SPRGB - Some (Pseudo) Random Guy's Blog

You can do better than dicts for structured data

Despite its extensive standard library, Python doesn’t have record or struct like data structures. dict became the de-facto data type for both structured and structured data. This lead to the use and abuse of “ad-hoc” structures that you can only understand by digging through the codebase. You can often find legacy code like this

def parse(data):
    ...

or its more helpful type-annotated version

def parse(data: dict):
    ...

What does data contain? what are its allowed keys? which values can the keys have? If you are lucky and the person responsible for that monstrosity still works on the project you can ask them, if not then get ready for some software archeology. In any case, you can, and you should do better. Do it for the next poor soul who has to modify that code.

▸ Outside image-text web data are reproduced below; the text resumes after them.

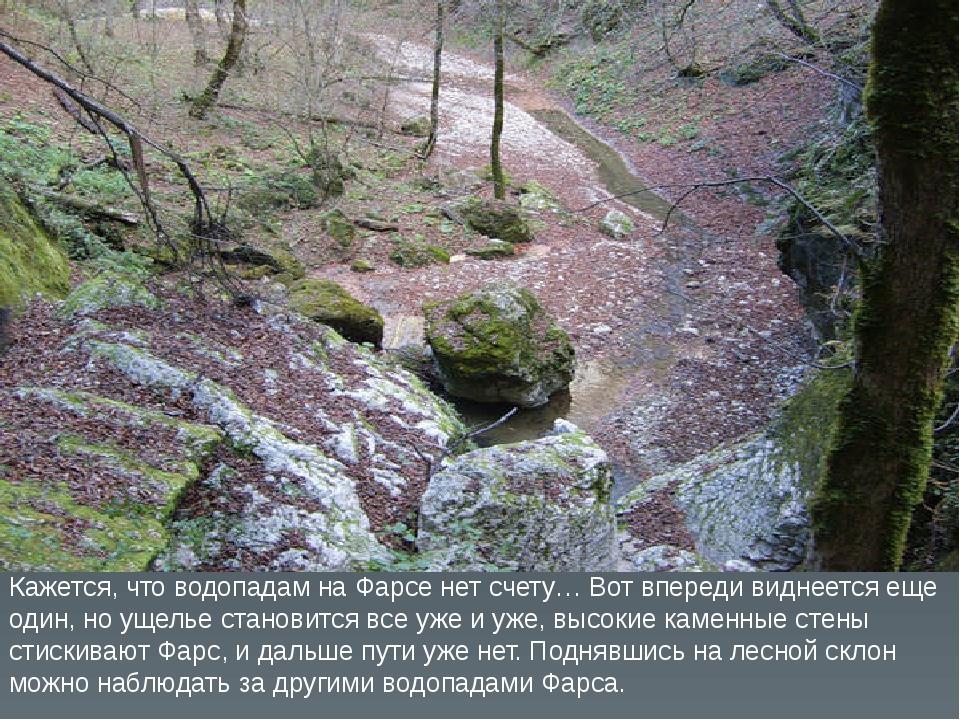 Кажется, что водопадам на Фарсе нет счету… Вот впереди виднеется еще один, но...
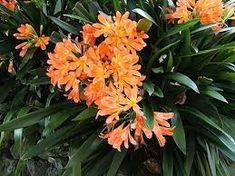 Image result for clivia belgium hybrid All Plants, Live Plants, Bloom Blossom, Tropical Garden, Orange Flowers, Evergreen, Shrubs, Perennials, Flower Arrangements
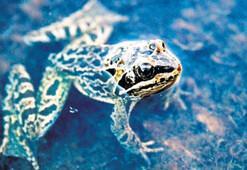 Toros kurbağası hangi ilimizde yaşıyor 5 Haziran ipucu sorusu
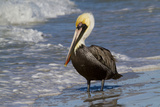 Eastern Brown Pelican (Pelecanus Occidentalis Carolinensis) Loafing at the Seashore  Gulf of Mexico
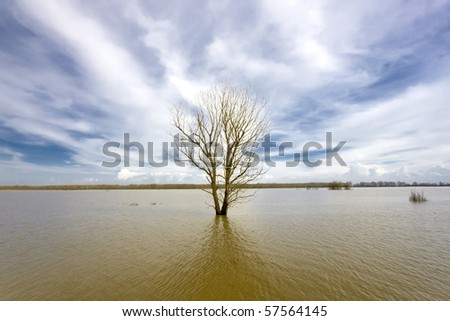 Flooded Evros river - physical border between Greece and Turkey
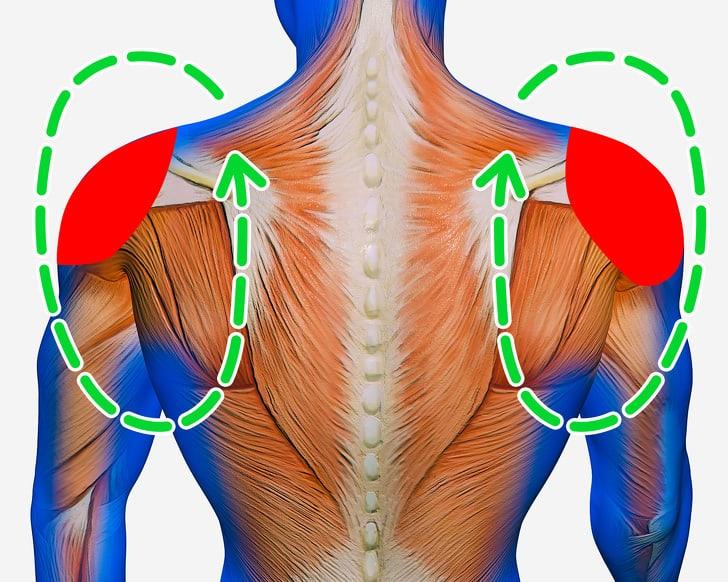 Bài tập này sẽ giúp các cơ xung quanh vai được thả lỏng và thư giãn rất tốt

There are better options to improve this code. As an example, you can pretend parse(data) takes a dict representing a writer with their name, year_of_birth and the books they have published. A valid input could be

{
    "name": "Paulo Coelho",
    "year_of_birth": 1947,
    "books": [
        {"title": "The Alchemist", "year_of_publication": 1988}
    ],
}

You could have used a more realistic date key for year_of_birth, which could be a timestamp, a datetime object, a str, etc.

Dataclasses

Introduced in Python 3.7 standard library, Dataclasses generate a couple of dunder methods automatically based on type annotations. Additionally, they come with handy methods and properties that a regular class doesn’t have, such as frozen, asdict(), etc.

Using dataclasses, you can write the example as

from dataclasses import dataclass

@dataclass
class Book:
    title: str
    year_of_publication: int


@dataclass
class Author:
    name: str
    year_of_birth: int
    books: list[Book]

def parse(data: Author):
    ...

You don’t have to navigate through the code to find out what data contains. However, you now have to modify the code to construct Author from data. Also, remember that type hints are just hints, and not enforced by the interpreter at runtime. The following code runs successfully

book = Book(title="The Alchemist", year_of_publication="More than 30 years ago")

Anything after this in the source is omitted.